---- Data in this exercise

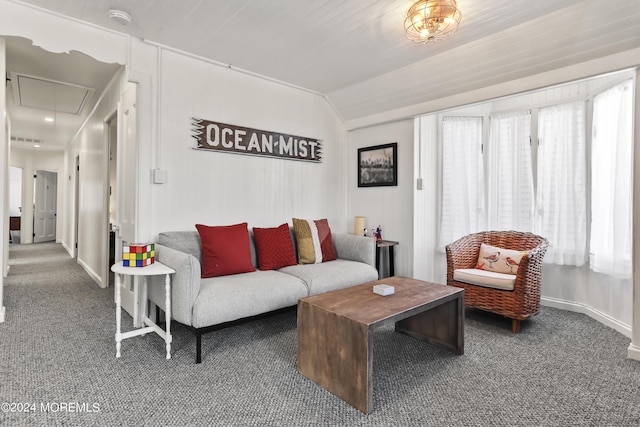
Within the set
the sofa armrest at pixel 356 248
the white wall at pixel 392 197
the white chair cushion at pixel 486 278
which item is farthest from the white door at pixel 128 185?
the white chair cushion at pixel 486 278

--------

__What you will do__:
Please set down the wording of every entry above word for word, leaving out the pictures.

__Exercise response__:
Within the set
the sofa armrest at pixel 356 248
the white wall at pixel 392 197
the white chair cushion at pixel 486 278
which item is farthest from the white door at pixel 128 185?
the white chair cushion at pixel 486 278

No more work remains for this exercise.